The bad: weakish plotting in which characters don’t have to make choices. Inchoate ending, somewhat anticlimactic. It feels as though McKinley came up with an awesome setting concept and then wrote a documentary about it.

I liked it. The good is pretty good and the bad is forgivable.

The season begins

The Golden Globe nominees have been announced. Is The Passion of the Christ anywhere in there? Nope. Probably should have been; it’s a spectacular movie with a questionable message, but I don’t think I want award shows to be in the business of judging messages.

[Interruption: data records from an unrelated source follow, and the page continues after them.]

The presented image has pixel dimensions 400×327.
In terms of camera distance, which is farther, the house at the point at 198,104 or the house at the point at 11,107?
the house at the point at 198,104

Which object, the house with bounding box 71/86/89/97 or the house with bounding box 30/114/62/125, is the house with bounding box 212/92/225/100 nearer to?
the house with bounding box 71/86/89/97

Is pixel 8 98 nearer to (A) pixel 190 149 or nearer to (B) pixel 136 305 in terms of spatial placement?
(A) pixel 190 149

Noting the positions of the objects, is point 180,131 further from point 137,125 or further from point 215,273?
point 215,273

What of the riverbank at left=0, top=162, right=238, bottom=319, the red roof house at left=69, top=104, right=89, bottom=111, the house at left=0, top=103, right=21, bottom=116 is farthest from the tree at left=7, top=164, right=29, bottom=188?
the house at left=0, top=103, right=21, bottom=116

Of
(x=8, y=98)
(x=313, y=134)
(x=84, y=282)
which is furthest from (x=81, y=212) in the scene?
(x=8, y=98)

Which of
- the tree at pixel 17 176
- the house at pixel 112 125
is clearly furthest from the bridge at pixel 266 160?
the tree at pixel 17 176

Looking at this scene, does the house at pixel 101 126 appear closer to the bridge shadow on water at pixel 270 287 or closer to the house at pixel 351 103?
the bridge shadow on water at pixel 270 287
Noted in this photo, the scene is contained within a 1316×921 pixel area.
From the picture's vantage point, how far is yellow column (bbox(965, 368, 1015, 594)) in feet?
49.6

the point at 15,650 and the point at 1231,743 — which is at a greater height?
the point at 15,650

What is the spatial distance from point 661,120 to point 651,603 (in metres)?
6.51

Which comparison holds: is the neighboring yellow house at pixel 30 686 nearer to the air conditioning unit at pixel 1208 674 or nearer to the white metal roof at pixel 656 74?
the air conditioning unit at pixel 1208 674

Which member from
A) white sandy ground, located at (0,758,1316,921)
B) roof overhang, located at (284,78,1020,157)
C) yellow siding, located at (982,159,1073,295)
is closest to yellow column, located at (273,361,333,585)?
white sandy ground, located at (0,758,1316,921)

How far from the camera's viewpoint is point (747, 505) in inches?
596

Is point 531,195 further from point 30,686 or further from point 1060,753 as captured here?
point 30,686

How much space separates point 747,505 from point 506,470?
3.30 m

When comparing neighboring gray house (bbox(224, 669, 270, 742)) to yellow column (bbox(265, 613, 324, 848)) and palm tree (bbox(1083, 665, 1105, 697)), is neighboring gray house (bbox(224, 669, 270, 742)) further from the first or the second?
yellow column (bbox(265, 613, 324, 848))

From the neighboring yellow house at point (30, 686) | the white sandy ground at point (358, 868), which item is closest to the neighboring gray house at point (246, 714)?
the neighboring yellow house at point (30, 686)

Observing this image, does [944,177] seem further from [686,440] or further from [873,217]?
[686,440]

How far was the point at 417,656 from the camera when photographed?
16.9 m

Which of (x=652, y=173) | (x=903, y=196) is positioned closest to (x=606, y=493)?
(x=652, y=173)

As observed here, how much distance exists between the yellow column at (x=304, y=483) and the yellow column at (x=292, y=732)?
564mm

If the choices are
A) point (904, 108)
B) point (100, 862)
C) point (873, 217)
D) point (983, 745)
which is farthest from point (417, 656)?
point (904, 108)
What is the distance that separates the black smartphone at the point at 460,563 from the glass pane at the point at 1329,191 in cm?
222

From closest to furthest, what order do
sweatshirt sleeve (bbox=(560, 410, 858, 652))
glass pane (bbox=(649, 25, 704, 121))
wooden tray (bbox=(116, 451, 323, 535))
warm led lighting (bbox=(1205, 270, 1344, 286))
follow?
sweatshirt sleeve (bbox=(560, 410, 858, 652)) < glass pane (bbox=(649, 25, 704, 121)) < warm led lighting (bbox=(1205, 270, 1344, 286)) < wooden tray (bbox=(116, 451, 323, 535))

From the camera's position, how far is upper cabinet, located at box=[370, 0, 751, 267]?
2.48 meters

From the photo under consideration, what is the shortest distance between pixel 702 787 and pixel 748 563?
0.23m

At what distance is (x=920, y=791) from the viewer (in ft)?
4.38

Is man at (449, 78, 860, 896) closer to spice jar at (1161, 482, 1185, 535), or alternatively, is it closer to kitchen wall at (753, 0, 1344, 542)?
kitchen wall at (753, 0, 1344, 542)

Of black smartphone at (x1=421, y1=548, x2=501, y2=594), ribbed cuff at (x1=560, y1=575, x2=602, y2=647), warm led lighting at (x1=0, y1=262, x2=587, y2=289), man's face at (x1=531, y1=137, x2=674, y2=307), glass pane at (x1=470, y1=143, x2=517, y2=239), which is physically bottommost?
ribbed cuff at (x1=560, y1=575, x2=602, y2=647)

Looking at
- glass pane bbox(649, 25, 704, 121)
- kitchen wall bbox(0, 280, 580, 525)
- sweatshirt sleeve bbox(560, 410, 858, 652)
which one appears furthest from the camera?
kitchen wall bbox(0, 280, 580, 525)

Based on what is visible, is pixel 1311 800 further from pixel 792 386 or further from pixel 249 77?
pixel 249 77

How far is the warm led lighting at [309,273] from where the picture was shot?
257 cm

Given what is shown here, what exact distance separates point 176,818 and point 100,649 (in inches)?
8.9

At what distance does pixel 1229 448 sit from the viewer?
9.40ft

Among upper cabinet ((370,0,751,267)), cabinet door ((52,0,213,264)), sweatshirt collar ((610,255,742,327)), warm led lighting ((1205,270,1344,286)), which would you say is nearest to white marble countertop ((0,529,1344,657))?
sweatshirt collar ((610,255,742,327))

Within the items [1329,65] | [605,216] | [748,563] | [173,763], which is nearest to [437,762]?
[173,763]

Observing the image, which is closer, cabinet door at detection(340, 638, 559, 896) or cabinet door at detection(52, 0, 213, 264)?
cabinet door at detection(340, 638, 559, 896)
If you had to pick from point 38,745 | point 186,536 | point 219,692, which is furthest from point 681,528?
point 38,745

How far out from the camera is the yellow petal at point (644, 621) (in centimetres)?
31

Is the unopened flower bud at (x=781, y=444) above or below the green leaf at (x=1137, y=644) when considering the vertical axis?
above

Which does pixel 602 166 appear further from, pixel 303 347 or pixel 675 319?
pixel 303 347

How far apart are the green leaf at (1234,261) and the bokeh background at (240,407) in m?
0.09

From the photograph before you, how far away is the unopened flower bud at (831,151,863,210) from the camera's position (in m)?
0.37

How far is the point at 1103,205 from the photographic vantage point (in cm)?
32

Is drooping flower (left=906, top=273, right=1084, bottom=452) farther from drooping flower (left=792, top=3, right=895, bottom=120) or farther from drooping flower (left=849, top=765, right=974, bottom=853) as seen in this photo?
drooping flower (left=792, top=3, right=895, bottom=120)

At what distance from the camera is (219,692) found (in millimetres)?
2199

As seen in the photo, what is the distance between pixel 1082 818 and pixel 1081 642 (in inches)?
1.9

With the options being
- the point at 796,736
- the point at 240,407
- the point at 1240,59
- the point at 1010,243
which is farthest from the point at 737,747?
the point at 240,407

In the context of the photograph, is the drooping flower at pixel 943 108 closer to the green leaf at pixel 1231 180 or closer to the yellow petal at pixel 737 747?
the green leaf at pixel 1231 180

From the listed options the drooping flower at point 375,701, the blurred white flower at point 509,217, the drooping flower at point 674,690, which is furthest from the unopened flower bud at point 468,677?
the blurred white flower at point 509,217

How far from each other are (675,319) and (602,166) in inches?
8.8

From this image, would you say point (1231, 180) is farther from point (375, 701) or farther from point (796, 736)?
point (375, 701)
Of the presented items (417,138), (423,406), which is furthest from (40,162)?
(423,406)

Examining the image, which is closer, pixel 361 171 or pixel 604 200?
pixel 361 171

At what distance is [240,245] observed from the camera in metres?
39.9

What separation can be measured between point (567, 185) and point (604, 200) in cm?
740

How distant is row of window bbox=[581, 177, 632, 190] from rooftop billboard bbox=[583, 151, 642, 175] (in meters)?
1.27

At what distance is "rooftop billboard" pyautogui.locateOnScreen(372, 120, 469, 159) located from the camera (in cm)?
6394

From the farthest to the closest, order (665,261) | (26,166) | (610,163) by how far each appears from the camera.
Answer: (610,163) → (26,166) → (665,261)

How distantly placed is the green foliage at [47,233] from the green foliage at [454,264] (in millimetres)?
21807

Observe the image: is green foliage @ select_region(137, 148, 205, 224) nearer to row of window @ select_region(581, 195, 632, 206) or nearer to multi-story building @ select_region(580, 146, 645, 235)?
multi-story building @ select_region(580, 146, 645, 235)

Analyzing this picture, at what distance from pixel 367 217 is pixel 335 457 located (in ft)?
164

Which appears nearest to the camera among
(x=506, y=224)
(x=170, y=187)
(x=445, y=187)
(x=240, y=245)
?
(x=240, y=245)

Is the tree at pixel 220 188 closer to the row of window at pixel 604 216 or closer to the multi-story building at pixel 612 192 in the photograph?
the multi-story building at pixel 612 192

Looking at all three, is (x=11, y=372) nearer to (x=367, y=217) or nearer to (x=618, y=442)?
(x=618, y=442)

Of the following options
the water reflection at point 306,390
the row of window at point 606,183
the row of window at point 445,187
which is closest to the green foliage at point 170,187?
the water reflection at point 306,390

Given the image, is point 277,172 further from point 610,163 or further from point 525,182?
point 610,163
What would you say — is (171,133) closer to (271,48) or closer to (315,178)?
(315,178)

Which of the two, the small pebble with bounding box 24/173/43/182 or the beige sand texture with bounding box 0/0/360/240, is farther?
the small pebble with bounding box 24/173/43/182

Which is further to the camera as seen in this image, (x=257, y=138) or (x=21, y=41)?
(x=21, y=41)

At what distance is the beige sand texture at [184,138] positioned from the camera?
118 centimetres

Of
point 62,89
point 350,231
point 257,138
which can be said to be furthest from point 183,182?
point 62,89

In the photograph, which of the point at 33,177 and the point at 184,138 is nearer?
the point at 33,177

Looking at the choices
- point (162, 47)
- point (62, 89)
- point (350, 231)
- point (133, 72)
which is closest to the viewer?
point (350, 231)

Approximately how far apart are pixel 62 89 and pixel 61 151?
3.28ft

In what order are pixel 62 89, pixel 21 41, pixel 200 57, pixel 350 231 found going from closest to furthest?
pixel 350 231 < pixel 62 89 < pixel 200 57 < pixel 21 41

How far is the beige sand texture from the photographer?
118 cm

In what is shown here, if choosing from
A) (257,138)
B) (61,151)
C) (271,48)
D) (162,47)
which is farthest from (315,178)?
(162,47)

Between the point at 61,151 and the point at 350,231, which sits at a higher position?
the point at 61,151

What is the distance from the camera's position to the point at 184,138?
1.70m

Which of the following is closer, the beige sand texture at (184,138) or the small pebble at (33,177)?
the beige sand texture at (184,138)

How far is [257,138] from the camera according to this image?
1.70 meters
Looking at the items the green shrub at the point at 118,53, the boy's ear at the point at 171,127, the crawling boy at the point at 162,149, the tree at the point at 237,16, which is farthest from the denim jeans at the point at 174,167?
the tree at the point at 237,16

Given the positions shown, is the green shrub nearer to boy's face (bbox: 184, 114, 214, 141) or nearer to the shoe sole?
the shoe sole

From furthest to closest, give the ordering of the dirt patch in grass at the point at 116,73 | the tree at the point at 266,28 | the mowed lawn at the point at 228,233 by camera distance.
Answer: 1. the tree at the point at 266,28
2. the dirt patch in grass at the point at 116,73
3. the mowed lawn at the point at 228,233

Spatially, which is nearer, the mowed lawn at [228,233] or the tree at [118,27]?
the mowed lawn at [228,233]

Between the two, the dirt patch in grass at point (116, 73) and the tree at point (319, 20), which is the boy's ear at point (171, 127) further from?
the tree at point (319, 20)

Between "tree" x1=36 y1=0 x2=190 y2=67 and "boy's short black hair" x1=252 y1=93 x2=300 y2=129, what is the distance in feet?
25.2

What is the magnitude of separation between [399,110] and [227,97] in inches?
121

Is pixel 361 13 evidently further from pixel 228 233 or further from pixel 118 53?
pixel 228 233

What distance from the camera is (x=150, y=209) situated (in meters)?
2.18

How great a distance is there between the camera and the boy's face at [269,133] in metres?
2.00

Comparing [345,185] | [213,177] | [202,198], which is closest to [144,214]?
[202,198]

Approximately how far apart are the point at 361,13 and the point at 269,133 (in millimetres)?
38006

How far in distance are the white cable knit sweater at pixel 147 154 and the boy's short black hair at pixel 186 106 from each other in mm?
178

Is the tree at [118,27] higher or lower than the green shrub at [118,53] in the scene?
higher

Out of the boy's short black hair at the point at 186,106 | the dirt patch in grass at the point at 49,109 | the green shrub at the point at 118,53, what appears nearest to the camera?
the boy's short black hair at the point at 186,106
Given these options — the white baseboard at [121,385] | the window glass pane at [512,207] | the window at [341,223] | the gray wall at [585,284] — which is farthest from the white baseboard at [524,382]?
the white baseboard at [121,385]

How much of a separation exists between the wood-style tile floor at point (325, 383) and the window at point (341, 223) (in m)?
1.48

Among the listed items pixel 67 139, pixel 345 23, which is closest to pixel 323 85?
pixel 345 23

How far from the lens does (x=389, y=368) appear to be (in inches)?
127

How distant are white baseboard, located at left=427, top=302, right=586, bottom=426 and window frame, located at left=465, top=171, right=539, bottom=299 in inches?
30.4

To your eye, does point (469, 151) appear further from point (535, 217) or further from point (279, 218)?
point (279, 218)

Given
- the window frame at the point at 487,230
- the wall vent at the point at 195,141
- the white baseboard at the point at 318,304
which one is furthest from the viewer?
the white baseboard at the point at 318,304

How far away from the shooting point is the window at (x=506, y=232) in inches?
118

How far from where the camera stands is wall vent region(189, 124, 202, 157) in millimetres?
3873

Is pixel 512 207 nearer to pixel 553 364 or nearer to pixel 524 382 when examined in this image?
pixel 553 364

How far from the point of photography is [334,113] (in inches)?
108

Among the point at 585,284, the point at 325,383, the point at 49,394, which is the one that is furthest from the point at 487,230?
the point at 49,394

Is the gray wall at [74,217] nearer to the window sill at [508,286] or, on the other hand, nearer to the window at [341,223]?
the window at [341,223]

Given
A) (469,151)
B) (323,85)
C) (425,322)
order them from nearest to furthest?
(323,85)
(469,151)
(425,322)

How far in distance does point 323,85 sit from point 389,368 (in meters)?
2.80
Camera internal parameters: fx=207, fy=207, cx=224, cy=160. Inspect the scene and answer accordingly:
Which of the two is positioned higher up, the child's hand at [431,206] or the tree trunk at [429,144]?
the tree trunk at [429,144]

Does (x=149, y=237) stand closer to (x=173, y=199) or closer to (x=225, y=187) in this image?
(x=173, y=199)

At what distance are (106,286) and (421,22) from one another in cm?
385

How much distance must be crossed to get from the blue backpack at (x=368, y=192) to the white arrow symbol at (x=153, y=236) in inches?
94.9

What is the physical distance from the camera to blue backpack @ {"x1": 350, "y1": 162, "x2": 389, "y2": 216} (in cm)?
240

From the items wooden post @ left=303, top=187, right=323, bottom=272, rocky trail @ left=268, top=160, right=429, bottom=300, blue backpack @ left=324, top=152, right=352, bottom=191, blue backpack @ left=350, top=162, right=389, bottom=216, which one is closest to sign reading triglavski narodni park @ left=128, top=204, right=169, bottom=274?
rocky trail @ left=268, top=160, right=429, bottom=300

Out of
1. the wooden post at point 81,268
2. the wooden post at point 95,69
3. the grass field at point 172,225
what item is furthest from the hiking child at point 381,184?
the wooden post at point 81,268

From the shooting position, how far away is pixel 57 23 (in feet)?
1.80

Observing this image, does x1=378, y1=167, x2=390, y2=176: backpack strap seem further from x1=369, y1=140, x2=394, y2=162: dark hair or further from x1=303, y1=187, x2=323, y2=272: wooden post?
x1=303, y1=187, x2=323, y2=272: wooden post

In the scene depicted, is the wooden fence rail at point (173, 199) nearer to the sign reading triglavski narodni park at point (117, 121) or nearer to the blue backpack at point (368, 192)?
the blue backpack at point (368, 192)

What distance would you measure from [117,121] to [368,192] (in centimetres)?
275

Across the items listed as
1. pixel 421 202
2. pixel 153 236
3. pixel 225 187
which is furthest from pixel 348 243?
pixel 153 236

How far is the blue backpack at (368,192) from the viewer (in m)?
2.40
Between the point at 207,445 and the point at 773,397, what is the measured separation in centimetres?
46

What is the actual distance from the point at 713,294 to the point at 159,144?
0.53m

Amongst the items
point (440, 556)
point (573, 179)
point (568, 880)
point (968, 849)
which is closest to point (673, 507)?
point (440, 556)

That’s the kind of thing that leaves Crash without an Oscar. (It did, however, win Best Alternative Adult Feature Film in the Adult Video News Awards in 1998, despite being released in 1996. I don’t know how that works. For some reason the award wasn’t blurbed on the DVD box.)

Where was I? Ah, yes. Biopics are hot. Most of the Best Drama nominees are biopics. All of the Best Actor (Drama) nominees are from biopics. Most of the Best Actor (Musical or Comedy) nominees are from biopics.

Natalie Portman got a nomination for Closer, but Julia Roberts did not. Clive Owen got one; Jude Law did not. Julianna Margulies, my high school’s most famous graduate, got nominated for television work.